WHAT THE TASK ASKS → Please rewrite the rows below with "brick chimney" swapped for "brick smokestack" everywhere, keeping everything else the same. Leave the pictures out of your version.
====== DATA ENTRIES ======
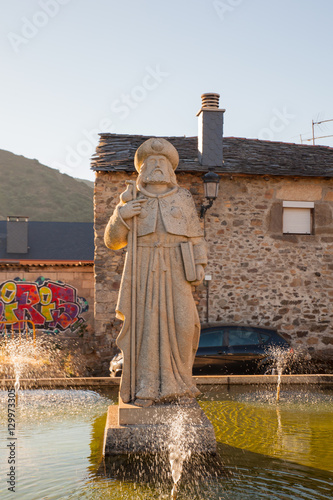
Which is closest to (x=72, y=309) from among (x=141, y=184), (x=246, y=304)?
(x=246, y=304)

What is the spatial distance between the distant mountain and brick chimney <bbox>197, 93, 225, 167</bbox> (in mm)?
53105

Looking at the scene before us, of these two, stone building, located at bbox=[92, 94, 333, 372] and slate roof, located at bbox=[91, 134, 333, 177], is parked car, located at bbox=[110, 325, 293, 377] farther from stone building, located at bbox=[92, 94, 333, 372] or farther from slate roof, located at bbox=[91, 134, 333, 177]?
slate roof, located at bbox=[91, 134, 333, 177]

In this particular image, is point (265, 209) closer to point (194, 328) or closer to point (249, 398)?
point (249, 398)

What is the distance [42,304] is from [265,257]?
6867 millimetres

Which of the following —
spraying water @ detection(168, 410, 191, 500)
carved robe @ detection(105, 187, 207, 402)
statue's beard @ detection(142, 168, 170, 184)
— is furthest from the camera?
statue's beard @ detection(142, 168, 170, 184)

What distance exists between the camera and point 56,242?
2705cm

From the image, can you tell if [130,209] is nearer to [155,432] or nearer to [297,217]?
[155,432]

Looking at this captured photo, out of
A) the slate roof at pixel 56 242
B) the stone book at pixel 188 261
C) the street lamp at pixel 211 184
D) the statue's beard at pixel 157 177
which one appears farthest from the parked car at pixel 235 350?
the slate roof at pixel 56 242

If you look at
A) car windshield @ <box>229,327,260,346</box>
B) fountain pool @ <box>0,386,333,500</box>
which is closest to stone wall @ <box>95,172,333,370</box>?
car windshield @ <box>229,327,260,346</box>

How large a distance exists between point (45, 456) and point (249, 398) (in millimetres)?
2837

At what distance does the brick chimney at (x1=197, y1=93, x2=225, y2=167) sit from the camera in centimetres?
1338

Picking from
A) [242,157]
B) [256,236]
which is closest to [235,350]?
[256,236]

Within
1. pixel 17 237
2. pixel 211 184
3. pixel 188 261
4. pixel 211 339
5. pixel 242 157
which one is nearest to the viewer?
pixel 188 261

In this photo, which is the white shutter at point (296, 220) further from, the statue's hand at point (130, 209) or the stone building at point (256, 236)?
the statue's hand at point (130, 209)
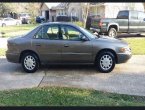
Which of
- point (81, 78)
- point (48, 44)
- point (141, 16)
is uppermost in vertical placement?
point (141, 16)

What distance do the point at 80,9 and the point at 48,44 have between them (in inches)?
1430

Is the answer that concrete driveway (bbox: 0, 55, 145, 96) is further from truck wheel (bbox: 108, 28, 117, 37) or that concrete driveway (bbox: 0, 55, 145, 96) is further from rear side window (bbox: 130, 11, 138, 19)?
rear side window (bbox: 130, 11, 138, 19)

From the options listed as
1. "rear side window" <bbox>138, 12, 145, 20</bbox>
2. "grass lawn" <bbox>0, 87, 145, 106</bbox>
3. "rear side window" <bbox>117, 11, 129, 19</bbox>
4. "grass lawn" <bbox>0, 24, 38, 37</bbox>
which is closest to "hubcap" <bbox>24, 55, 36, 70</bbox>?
"grass lawn" <bbox>0, 87, 145, 106</bbox>

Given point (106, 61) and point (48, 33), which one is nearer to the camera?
point (106, 61)

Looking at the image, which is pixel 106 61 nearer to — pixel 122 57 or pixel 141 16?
pixel 122 57

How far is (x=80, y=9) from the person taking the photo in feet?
145

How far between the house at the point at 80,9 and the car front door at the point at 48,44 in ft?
53.8

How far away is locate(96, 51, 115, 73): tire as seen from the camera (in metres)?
8.52

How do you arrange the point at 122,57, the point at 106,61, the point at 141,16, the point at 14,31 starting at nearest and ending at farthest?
the point at 106,61 < the point at 122,57 < the point at 141,16 < the point at 14,31

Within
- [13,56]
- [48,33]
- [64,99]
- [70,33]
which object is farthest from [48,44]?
[64,99]

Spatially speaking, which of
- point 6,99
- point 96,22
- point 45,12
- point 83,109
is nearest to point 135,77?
point 6,99

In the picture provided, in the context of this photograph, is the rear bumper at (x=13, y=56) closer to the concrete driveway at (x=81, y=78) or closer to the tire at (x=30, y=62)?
the tire at (x=30, y=62)

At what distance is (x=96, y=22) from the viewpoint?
60.7ft

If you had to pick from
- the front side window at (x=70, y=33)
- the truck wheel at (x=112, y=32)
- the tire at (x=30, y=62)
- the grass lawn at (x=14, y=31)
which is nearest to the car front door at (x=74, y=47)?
the front side window at (x=70, y=33)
======
RESPONSE →
Which is closest to (x=72, y=309) from among (x=141, y=184), (x=246, y=304)?
(x=246, y=304)

What is the spatial distance between the distant mountain and brick smokestack <bbox>197, 93, 225, 167</bbox> (in mm)?
53105

Looking at the scene before us, of these two, stone building, located at bbox=[92, 94, 333, 372] and slate roof, located at bbox=[91, 134, 333, 177], is parked car, located at bbox=[110, 325, 293, 377] farther from stone building, located at bbox=[92, 94, 333, 372] or farther from slate roof, located at bbox=[91, 134, 333, 177]?
slate roof, located at bbox=[91, 134, 333, 177]

In this particular image, is point (265, 209) closer to point (194, 328) or closer to point (249, 398)?
point (249, 398)

What is the distance [42,304] is from [265,257]?
6867 millimetres

Which of the following —
spraying water @ detection(168, 410, 191, 500)
carved robe @ detection(105, 187, 207, 402)
statue's beard @ detection(142, 168, 170, 184)
— is furthest from the camera?
statue's beard @ detection(142, 168, 170, 184)

What distance exists between the camera and point 56,242?
2705cm

From the image, can you tell if [130,209] is nearer to [155,432] or nearer to [297,217]?
[155,432]

Looking at this captured photo, out of
A) the slate roof at pixel 56 242
B) the stone book at pixel 188 261
C) the street lamp at pixel 211 184
D) the statue's beard at pixel 157 177
which one appears farthest from the parked car at pixel 235 350?
the slate roof at pixel 56 242

If you look at
A) car windshield @ <box>229,327,260,346</box>
B) fountain pool @ <box>0,386,333,500</box>
which is closest to stone wall @ <box>95,172,333,370</box>?
car windshield @ <box>229,327,260,346</box>

How large a distance exists between point (45, 456) and point (249, 398) (in millimetres)?
2837

At what distance does the brick smokestack at (x1=197, y1=93, x2=225, y2=167) sit from the camera in centimetres?
1338

Picking from
A) [242,157]
B) [256,236]
which is closest to [235,350]?
[256,236]

Within
1. pixel 17 237
2. pixel 211 184
3. pixel 188 261
4. pixel 211 339
5. pixel 242 157
which one is nearest to the viewer?
pixel 188 261

In this photo, which is the white shutter at point (296, 220) further from, the statue's hand at point (130, 209) or the stone building at point (256, 236)?
the statue's hand at point (130, 209)
Which of
- point (81, 78)
- point (48, 44)
- point (141, 16)
is uppermost in vertical placement?
point (141, 16)

What distance do the point at 80,9 and the point at 48,44 have between them (in inches)?
1430

Is the answer that concrete driveway (bbox: 0, 55, 145, 96) is further from truck wheel (bbox: 108, 28, 117, 37) or that concrete driveway (bbox: 0, 55, 145, 96) is further from rear side window (bbox: 130, 11, 138, 19)?
rear side window (bbox: 130, 11, 138, 19)

From the options listed as
1. "rear side window" <bbox>138, 12, 145, 20</bbox>
2. "grass lawn" <bbox>0, 87, 145, 106</bbox>
3. "rear side window" <bbox>117, 11, 129, 19</bbox>
4. "grass lawn" <bbox>0, 24, 38, 37</bbox>
which is closest to "hubcap" <bbox>24, 55, 36, 70</bbox>?
"grass lawn" <bbox>0, 87, 145, 106</bbox>

Given point (106, 61) and point (48, 33), which one is nearer to the camera?
point (106, 61)

Looking at the image, which is pixel 106 61 nearer to — pixel 122 57 or pixel 141 16?
pixel 122 57

How far is (x=80, y=9) from the person taking the photo in feet?
145

How far between the house at the point at 80,9 and the car front door at the point at 48,44 in ft?
53.8

How far away is locate(96, 51, 115, 73): tire as seen from the camera (in metres)?
8.52

How do you arrange the point at 122,57, the point at 106,61, the point at 141,16, the point at 14,31 starting at nearest and ending at farthest?
the point at 106,61 < the point at 122,57 < the point at 141,16 < the point at 14,31

Within
- [13,56]
- [48,33]
- [64,99]
- [70,33]
which object is farthest from [48,44]?
[64,99]

Spatially speaking, which of
- point 6,99
- point 96,22
- point 45,12
- point 83,109
is nearest to point 135,77?
point 6,99

In the picture provided, in the context of this photograph, is the rear bumper at (x=13, y=56) closer to the concrete driveway at (x=81, y=78) or closer to the tire at (x=30, y=62)?
the tire at (x=30, y=62)

At what distance is (x=96, y=22) from the viewpoint?
60.7ft

If you had to pick from
- the front side window at (x=70, y=33)
- the truck wheel at (x=112, y=32)
- the tire at (x=30, y=62)
- the grass lawn at (x=14, y=31)
which is nearest to the car front door at (x=74, y=47)?
the front side window at (x=70, y=33)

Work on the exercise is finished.